Who dared disobey Alec Erwin?
When the depth of the country’s electricity crisis became apparent in January this year, I noted with some amazement that Alec “The Bolt” Erwin, the minister in charge of public “enterprises”, told us it wouldn’t harm our economic growth. He seems to believe in the notion that if the collective decrees it, so it shall be. Why he didn’t just exclaim “fiat lux” we’ll never know. Surely, this would solve the perception problems South Africans seem to have in the dark?
I, on the other hand, called him an idiot who learnt nothing in economics lectures. I thought those who don’t believe Africans can run a competent government would claim vindication. I predicted severe inflation, and said that we’d be lucky if GDP stayed in positive territory. We can forget about poverty alleviation and job creation, I wrote elsewhere. Privately, I said, “by this time next year [meaning January 2009] we’ll be in recession”, but I couldn’t find anyone who’d accept even an even-odds bet on it.
Some commenters accused me of being overly negative, and several called me an afro-pessimist. I am pessimistic, yes, but it has nothing to do with people or geography. On the contrary, I have good reason to have faith in the ingenuity and productivity of free people, even in — or especially in — adverse conditions. My pessimism has to do with economics and government.
Maybe I was negative, but lo, just a month later, the first signs of the massive impact on growth in the mining sector became apparent.
Now, four months on, South Africa has double-digit inflation for the first time since our liberation. The central bank has jacked up interest rates by a massive 4.5 percentage points already, and its governor, Tito Mboweni, has just threatened a staggering further hike of two percentage points, which would bring it to 13.5%.
Our economic growth has crashed to not much more than 2% — thanks in part to a staggering 22% decline in the mining sector. The proximate cause? Power cuts, of course.

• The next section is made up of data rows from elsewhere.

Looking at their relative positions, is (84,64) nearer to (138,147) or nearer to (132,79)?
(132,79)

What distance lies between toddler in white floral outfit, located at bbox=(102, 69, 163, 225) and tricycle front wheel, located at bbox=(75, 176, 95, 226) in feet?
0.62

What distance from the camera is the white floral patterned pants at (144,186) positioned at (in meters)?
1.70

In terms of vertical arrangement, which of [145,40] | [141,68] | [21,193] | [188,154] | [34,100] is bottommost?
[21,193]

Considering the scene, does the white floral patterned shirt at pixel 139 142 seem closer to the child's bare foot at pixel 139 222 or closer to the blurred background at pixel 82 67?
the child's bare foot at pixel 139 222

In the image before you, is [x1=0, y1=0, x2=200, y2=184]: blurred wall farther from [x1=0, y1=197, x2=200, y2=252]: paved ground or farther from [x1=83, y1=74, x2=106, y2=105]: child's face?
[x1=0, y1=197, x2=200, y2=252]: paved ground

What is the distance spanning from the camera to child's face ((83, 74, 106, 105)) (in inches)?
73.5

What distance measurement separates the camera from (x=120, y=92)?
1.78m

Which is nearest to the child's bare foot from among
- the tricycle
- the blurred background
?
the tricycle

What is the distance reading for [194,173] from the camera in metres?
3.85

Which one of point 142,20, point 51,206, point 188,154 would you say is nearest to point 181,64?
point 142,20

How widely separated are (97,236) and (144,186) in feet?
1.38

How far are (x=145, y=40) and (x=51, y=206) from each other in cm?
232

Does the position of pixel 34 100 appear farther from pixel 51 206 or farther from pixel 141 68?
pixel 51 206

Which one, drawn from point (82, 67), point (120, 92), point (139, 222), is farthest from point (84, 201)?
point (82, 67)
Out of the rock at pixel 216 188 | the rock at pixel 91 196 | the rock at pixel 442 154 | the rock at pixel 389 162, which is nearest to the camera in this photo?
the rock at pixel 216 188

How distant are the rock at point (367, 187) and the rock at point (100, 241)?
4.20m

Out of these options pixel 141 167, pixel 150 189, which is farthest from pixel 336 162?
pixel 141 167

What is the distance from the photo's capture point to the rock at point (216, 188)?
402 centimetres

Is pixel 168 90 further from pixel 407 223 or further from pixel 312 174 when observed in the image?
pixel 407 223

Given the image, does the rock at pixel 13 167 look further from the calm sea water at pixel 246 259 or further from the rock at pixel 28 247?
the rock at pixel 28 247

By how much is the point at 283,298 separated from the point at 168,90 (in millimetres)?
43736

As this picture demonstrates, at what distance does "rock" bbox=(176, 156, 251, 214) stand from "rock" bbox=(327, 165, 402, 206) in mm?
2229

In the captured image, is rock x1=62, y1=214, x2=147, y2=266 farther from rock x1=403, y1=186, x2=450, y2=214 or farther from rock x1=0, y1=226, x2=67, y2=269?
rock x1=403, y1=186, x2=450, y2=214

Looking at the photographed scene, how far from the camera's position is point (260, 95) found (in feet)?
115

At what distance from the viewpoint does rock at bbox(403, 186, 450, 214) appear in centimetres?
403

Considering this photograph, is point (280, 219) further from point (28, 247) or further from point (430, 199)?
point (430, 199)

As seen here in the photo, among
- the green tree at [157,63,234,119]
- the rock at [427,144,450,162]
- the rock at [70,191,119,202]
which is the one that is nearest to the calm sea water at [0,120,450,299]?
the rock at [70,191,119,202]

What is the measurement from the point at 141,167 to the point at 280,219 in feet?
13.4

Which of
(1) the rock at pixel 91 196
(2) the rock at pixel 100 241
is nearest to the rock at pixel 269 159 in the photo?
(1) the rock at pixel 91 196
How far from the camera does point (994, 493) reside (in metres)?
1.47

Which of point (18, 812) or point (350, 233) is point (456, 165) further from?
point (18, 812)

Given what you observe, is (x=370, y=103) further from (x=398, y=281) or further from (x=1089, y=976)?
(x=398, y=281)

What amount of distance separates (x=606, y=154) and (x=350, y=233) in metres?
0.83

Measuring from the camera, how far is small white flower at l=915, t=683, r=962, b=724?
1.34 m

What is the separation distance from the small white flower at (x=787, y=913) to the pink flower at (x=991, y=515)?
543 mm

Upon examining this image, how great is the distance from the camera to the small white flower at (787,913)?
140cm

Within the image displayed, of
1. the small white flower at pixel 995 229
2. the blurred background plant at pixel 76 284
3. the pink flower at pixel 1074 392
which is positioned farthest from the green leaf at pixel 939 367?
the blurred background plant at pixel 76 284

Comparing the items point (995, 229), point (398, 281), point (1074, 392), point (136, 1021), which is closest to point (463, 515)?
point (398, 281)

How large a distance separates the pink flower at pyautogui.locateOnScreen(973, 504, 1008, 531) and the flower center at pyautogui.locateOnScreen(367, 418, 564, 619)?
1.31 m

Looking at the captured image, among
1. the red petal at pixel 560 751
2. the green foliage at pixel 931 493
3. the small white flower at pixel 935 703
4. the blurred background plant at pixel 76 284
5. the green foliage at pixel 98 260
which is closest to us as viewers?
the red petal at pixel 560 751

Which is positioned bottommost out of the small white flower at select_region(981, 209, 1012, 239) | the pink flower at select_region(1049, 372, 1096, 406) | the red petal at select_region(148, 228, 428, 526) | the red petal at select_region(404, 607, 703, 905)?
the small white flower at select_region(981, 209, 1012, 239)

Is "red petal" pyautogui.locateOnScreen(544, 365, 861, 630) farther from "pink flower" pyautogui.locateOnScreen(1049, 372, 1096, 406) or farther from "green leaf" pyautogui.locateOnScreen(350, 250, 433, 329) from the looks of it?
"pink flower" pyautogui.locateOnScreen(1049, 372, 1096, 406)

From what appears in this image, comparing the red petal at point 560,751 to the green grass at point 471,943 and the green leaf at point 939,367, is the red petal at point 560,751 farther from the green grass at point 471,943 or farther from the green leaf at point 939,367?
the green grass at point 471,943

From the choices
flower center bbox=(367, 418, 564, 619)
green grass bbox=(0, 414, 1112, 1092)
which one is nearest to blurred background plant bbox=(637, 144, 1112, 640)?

So now we face that dread curse of inflation that doesn’t buy growth: stagflation. Even the unions now argue that we’re heading for recession.
In response, finance minister Trevor Manuel seems intent on jumping off the same rhetorical cliff as The Bolt. He told parliament not to worry, “The slowdown we are experiencing is of a short-term nature.” He describes the causes of this deepening economic crisis as “short-term turbulences”. There will be growth! Fiat auctus!
Is delusion of competence a contagious condition? Is this what Thabo Mbeki means when he said that cabinet takes “collective responsibility for the decisions taken over 14 years”?
My initial response to Mbeki’s apology was, “Well, off you go then, the lot of you! One takes responsibility by resigning.” I had not considered that all Mbeki meant was that cabinet would get its collective story straight, and collectively play God, because what they say is all that matters. The rest is just racism or neo-colonialism or afro-pessimism or negativity or sensationalism or media hyperbole. Reality is created on command. Truth is what the government declares it to be. Hence its attempts to censor the media and establish its own party-run newspaper.
Don’t get me wrong. I’m not writing this to say I told you so (though I did). I’m not gloating that I know more about elementary economics than our minister of public enterprises (though I do). I’m the most modest person I know, after all (though besides that I have few failings).
I’m just wondering who dared disobey the honourable Alec Erwin’s command that growth would not be affected. I want to find the faithless exploiters of our collectivist misery, and expose them to public denunciation. Put them in the pillory and throw stuff at them, counter-revolutionary traitors that they are.